Unlike many numerical properties we deal with, shape is a somewhat nebulous concept. We find that we can recognize similarities between shapes, but we are often unclear about how we recognize it. Further, we are even more unclear about how we might instruct a machine to recognize and classify shapes. One of the main tasks of topology is to develop methods for recognizing shapes, which it does through a set of tools called *homology*, or *Betti numbers, *named after the Italian mathematician Enrico Betti. There is one Betti number for each non-negative number. The zeroth Betti number is just the count of the number of connected components.

The first Betti number counts the number of independent loops in a space, suitably defined. So, the first Betti number of the letter “A” is one, and the first Betti number of the letter “B” is two.

The higher Betti numbers count occurrences of “higher dimensional cycles”, which again have to be suitably defined. Here are some examples.

The kind of counts we have described above sound great intuitively, but it seems difficult to make mathematical sense of it, and be able to instruct a computer to evaluate them. It turns out that this is possible, although it took a great deal of effort from a number of mathematicians in the early to mid 20th century. For every space (think of a subset of 2,3,4, or n-dimensional space), there is a Betti number for every k greater than or equal to zero, and it measures the presence of higher dimensional cycles in that space.

The problem which has only come up in the last 15 years is how to infer shape when all we have is a finite sample from the shape. Here is a typical example.

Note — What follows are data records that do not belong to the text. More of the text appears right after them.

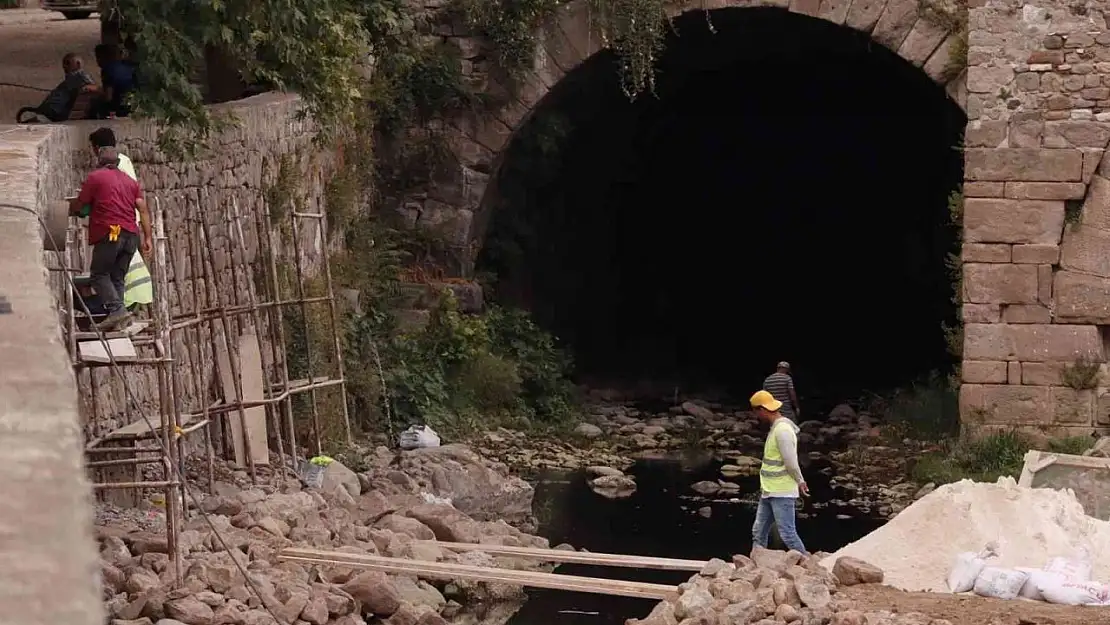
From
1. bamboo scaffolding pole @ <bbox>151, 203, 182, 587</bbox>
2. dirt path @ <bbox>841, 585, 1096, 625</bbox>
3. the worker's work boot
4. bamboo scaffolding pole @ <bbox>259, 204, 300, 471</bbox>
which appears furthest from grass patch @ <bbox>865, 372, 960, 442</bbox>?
the worker's work boot

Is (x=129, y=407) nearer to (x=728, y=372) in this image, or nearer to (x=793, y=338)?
(x=728, y=372)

When we look at this picture, our visual system is able to detect the presence of a loop in the set. On the other hand, at a very fine grained level, this set is just a finite discrete set of points, which has no loops or higher dimensional cycles, only a large number of connected components, each of which contains a single point. Looking at this picture, we naturally ask ourselves if we can construct mathematical objects like the Betti numbers, but which actually detect this kind of statistical pattern in the sets. This turns out to be possible, and the resulting objects are called *barcodes*, which are simply finite collections of intervals. Each *point cloud*, such as the one we have shown above, has a barcode for each non-negative dimension. Here are some examples.

The upper row of barcodes are for the first Betti number. Note long bars correspond to the features, in this case essential loops. The circle has one, the sphere has none, and the torus has two. The second row are the analogues of the second Betti number, in the case of the circle there are no two dimensional features, and in the case of the torus and sphere point clouds, there is a single long line, indicating that the second Betti number is one.

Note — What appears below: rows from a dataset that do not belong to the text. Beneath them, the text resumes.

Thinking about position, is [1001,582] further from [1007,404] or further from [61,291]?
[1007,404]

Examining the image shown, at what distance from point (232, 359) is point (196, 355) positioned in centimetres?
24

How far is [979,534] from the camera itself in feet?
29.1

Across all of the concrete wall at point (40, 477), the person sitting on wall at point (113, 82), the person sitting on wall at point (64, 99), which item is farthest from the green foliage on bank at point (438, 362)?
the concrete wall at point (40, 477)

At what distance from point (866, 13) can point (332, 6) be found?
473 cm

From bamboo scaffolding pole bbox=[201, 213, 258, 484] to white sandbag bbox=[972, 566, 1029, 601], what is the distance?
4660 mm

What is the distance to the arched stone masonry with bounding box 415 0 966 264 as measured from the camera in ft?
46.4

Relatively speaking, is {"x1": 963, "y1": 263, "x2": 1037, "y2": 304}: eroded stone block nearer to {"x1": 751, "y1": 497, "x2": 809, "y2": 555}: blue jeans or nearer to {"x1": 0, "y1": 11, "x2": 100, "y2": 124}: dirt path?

This has been a brief description of how one uses patterns occurring in a shape to distinguish shapes from each other, and how one can do that for “point clouds”. The method for ordinary shapes is called *homology*, and for point clouds it’s called *persistent homology*.

Comment: Suppose that I have an irregular hyperdimensional data I would like to characterize in terms of shape. The nature of the data does not fit in terms of regular shapes, so one would think in terms of fractals, actually in terms of multifractals.

Question:

a.) if you would like to characterize such hyperdimensional data in terms of a topological a analysis, what are the benefits of analyzing such data in terms of their topological properties in contrast to a multifractal perspective?

b.) if you are interested in the ‘general’ smoothness of the data, seeking the clusters of data most smooth, what methodology would you follow?

Context: I am thinking in terms of characterizing a turbulent flow and use a network approach to use such frame of reference to analyze optimization results which seek to describe financial data.